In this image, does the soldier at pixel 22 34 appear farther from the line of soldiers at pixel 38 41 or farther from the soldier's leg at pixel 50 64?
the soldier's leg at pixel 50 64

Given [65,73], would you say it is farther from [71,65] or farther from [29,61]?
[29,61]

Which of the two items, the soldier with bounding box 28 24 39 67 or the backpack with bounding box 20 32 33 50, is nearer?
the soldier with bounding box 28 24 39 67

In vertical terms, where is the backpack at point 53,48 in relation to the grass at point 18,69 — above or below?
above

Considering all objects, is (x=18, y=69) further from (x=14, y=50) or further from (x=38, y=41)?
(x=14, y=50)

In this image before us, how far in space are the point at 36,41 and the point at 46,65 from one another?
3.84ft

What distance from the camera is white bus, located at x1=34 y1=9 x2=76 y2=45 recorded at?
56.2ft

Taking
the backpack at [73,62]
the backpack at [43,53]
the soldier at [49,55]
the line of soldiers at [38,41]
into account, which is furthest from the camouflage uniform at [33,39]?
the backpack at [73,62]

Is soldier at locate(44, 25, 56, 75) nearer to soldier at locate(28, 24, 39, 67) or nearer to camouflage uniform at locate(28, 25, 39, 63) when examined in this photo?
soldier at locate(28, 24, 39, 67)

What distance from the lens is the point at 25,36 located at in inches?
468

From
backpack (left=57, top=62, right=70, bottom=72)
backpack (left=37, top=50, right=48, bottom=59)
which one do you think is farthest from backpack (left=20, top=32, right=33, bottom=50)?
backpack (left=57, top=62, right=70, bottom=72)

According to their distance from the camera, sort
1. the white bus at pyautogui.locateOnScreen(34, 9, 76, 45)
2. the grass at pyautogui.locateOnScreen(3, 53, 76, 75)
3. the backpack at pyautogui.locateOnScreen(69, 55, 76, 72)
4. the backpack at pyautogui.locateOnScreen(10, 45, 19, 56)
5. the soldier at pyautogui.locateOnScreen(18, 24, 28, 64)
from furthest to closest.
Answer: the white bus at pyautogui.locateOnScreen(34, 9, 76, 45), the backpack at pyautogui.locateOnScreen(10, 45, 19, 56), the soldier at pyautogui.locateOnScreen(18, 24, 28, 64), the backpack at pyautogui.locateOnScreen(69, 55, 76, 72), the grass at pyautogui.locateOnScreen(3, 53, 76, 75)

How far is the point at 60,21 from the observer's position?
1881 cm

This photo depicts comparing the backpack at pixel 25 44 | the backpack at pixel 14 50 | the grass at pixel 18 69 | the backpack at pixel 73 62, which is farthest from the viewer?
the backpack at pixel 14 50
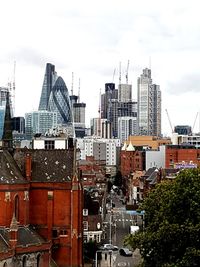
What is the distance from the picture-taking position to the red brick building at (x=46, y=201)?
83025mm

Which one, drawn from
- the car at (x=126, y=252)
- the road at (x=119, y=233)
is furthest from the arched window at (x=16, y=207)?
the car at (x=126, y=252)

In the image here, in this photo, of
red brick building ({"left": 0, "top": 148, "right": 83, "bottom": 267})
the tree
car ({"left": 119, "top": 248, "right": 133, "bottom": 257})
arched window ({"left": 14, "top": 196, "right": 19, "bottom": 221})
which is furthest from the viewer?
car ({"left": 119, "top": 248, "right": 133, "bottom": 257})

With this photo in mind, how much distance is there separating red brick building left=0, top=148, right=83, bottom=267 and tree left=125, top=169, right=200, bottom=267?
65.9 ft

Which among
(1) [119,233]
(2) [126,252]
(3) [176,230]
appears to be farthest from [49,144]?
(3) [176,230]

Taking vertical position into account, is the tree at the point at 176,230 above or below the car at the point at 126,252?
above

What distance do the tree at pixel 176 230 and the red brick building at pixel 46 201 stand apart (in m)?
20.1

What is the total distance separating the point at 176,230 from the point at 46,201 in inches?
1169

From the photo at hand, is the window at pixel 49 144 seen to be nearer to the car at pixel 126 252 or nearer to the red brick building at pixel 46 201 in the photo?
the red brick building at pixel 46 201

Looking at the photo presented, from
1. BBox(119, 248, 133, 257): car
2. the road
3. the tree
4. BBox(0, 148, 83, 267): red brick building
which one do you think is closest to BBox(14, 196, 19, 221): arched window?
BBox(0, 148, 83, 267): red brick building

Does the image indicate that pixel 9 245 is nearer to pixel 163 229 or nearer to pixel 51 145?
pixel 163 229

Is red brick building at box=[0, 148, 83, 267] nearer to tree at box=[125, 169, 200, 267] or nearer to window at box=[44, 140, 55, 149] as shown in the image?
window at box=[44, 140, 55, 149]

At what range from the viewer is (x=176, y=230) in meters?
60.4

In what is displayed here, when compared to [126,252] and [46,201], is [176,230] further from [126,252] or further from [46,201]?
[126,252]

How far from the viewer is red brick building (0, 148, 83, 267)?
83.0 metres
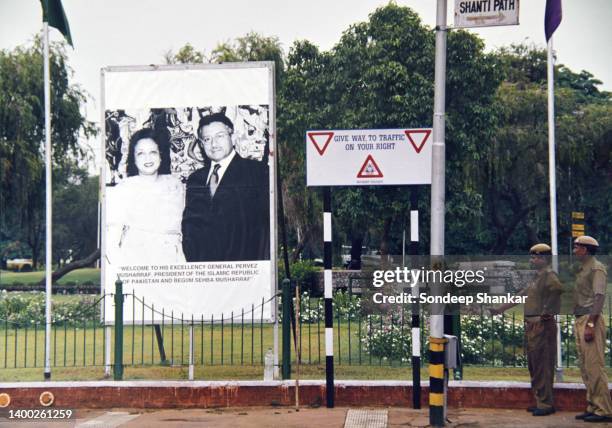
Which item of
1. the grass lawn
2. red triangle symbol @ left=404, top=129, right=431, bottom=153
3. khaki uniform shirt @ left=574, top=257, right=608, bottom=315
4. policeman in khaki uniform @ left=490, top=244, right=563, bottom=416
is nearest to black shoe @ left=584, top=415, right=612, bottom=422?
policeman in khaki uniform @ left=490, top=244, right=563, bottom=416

...

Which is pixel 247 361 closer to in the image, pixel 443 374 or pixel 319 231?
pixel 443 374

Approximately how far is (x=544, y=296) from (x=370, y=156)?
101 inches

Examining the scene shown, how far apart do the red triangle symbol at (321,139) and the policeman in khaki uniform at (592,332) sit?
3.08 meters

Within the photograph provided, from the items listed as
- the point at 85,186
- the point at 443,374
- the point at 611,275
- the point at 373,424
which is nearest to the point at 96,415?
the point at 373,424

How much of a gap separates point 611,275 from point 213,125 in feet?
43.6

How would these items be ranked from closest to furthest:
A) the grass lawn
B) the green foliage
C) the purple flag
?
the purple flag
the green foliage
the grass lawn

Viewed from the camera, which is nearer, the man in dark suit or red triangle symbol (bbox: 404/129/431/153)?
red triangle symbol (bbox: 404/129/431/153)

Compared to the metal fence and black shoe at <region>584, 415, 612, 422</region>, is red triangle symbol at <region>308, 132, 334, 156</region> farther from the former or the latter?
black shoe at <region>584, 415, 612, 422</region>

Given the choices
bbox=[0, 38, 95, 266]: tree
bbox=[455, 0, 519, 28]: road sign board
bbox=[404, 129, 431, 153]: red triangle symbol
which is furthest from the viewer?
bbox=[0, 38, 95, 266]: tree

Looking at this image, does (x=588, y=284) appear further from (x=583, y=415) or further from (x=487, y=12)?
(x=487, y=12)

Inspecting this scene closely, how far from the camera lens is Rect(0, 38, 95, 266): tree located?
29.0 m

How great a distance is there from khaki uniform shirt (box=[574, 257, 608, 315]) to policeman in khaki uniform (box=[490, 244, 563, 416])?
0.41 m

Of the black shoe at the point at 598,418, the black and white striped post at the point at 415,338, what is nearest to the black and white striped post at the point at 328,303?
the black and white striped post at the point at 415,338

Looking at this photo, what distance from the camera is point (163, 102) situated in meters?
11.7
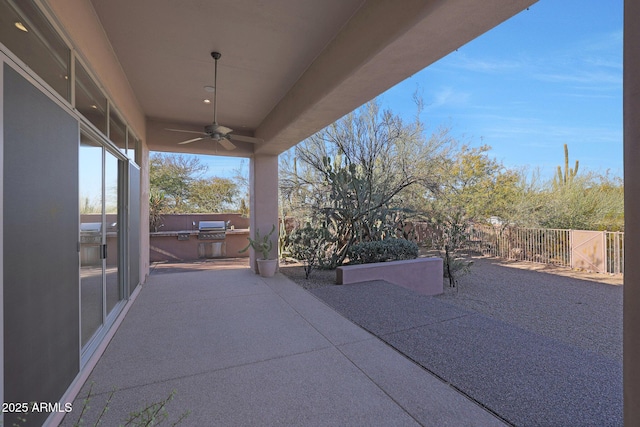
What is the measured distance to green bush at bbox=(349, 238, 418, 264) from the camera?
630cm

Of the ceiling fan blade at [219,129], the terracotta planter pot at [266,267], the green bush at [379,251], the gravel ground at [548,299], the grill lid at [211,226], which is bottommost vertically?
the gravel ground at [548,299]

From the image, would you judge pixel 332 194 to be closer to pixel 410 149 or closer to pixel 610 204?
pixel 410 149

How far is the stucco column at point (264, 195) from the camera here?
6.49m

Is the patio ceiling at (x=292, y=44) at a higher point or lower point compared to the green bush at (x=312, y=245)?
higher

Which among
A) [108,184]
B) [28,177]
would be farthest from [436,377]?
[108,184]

### What to work on
From the records above, return every line in which the word "farther" appears.

### Answer for this exercise
In this image, does the soldier at pixel 22 34 appear farther from the line of soldiers at pixel 38 41 or farther from the soldier's leg at pixel 50 64?
Given [65,73], would you say it is farther from [71,65] or farther from [29,61]?
Compared to the metal fence and black shoe at <region>584, 415, 612, 422</region>, is red triangle symbol at <region>308, 132, 334, 156</region> farther from the former or the latter?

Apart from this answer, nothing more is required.